Die einzige Möglichkeit, die Beweglichkeit des betroffenen Beins und damit die Mobilität des Patienten zu erhalten, ist das Einsetzen eines künstlichen Hüftgelenks. Das ist heute weitgehend ein Routineeingriff, der viel von dem Schrecken vergangener Zeiten verloren hat. Noch vor wenigen Jahrzehnten führten die verfügbaren Behandlungsmethoden einer Hüftkopfnekrose bestenfalls zu einer stark verminderten Beweglichkeit der Hüfte. Schlimmstenfalls wurde das Gelenk komplett versteift. Mit den heutigen chirurgischen Möglichkeiten lässt sich mit einem künstlichen Hüftgelenk schnell wieder eine vollständige Belastbarkeit des Beins herstellen.
Bricht der Oberschenkel am knienahen Ende, kann bei Kindern die sogenannte Wachstumsfuge beeinträchtigt werden. Das kann in der Folge dazu führen, dass das betroffene Bein verkürzt bleibt. Generell besteht bei Kindern im Wachstum die Möglichkeit, dass es nach einem Oberschenkelbruch zu Fehlstellungen des Beins kommt. Daher sollten bei Kindern bis mindestens zwei Jahre nach dem Bruch regelmäßige Nachuntersuchungen durchgeführt werden. So können entstehende Fehlstellungen oder Längenunterschiede schnell erkannt und behandelt werden. Liegt bereits ein Nachweis über eine Längendifferenz vor, müssen diese Nachuntersuchungen bis zum Ende des Wachstums erfolgen.

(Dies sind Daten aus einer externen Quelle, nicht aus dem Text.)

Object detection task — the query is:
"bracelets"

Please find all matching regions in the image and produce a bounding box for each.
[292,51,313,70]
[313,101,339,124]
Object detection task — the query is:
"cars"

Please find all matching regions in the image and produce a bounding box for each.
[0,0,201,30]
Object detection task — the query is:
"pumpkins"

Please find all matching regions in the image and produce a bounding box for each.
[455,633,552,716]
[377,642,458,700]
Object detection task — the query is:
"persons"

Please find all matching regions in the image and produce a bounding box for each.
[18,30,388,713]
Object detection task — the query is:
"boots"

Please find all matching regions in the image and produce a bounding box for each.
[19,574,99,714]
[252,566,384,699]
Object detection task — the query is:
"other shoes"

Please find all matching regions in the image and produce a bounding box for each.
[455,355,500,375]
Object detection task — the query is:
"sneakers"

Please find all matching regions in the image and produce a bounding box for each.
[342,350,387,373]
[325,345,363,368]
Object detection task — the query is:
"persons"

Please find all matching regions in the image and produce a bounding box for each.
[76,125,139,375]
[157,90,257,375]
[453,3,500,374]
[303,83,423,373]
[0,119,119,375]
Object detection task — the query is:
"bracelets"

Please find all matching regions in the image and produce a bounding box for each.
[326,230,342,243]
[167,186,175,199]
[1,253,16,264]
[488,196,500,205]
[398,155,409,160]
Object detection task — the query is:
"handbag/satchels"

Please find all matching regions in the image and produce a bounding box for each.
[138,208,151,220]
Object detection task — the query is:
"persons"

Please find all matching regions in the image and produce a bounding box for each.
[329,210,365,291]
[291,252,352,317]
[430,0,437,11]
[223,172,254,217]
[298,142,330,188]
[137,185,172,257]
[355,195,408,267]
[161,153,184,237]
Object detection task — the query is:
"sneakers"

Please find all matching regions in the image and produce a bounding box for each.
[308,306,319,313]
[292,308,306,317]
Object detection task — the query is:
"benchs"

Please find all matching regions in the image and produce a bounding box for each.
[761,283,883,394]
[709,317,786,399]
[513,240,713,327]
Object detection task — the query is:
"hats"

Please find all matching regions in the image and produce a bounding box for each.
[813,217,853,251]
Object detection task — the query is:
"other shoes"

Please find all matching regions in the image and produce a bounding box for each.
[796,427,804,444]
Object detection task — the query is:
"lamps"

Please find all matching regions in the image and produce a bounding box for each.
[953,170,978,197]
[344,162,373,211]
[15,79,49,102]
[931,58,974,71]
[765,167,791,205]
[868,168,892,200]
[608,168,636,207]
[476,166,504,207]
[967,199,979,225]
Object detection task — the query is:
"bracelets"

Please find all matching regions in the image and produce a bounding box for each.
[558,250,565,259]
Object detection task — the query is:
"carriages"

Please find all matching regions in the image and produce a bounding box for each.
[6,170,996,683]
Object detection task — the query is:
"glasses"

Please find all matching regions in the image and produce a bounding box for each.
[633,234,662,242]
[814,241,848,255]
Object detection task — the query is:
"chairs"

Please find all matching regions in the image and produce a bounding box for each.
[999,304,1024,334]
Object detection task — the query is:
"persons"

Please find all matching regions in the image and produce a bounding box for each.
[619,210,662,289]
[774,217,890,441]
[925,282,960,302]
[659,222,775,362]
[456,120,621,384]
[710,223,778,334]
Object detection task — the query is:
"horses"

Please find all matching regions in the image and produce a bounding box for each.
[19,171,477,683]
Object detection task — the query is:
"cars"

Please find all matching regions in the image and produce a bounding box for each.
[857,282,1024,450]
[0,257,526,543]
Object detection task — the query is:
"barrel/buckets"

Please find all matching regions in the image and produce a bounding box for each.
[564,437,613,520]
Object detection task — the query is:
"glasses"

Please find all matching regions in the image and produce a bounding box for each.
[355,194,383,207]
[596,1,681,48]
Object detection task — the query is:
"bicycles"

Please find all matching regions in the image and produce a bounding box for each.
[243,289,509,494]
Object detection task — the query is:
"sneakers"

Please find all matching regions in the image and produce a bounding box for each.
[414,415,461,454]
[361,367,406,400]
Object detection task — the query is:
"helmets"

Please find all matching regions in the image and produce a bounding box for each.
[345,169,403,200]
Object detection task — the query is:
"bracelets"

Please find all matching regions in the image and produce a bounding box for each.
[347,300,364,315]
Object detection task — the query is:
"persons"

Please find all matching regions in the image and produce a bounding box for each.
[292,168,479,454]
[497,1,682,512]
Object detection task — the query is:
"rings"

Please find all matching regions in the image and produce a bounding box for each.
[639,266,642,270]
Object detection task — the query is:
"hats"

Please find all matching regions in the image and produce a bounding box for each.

Das Alter des Patienten ist nach wie vor ein Risikofaktor bei einem Oberschenkelbruch und kann zu einer Anzahl von Komplikationen führen. Das liegt zum einen daran, dass der Oberschenkelbruch und insbesondere der Oberschenkelhalsbruch zu den typischen Verletzungen des Alters gehört. Während bei einem jüngeren Menschen eine sehr hohe äußere Gewalteinwirkung notwendig ist, um den Oberschenkelknochen zu brechen, reicht bei einem alten Menschen oft ein banaler und an sich harmloser Sturz aus. Grund dafür ist die sogenannte Osteoporose, ein schnell fortschreitender Knochenschwund. Sie tritt besonders oft bei Frauen in und nach den Wechseljahren und bei Männern und Frauen gleichermaßen ab einem Lebensalter von etwa 75 Jahren auf. Durch die Osteoporose werden die Knochen porös und sehr anfällig für Brüche.
Zwar lässt sich ein Oberschenkelbruch heute gut behandeln, doch die Behandlung kann bei älteren Menschen zu Komplikationen führen. Da gerade alte Menschen oft viele Vorerkrankungen mitbringen, ist eine Operation im hohen Alter riskanter als bei einem jungen Menschen.
Dennoch wird ein Oberschenkelbruch heute in fast allen Fällen auch bei alten Menschen operativ behandelt. Noch bis vor wenigen Jahrzehnten wurde er hingegen oft mit einem Gips oder einem Streckverband behandelt. Das hatte lange Krankenhausaufenthalte und eine Bettlägerigkeit von zwei bis drei Monaten zur Folge. Viele Senioren erholten sich nur sehr schlecht von dem Oberschenkelbruch und entwickelten während der Behandlungszeit Komplikationen wie Thrombosen oder Lungenentzündungen. Die Sterblichkeit der Senioren nach einem Oberschenkelhalsbruch lag damals bei etwa 50 Prozent.
Heute können auch betagte Menschen das Krankenhaus nach einer Operation meist nach etwa drei Wochen wieder verlassen. Eine nahezu volle Belastbarkeit des Beins ist durch die bewegungsstabile Versorgung mit osteosynthetischen Implantaten oder auch durch das Einsetzen eines künstlichen Hüftgelenks von Anfang an wieder gegeben. Die Sterblichkeitsrate nach einem Oberschenkelbruch hat sich daher stark vermindert und liegt heute nur noch bei etwa 5 Prozent.
Auf die leichte Schulter nehmen sollten gerade ältere Menschen das Thema dennoch nicht. Vor allem über die Ernährung, regelmäßige Bewegung und die Teilnahme an speziellen Sportprogramme können sie viel tun, um einen Oberschenkelbruch zu vermeiden.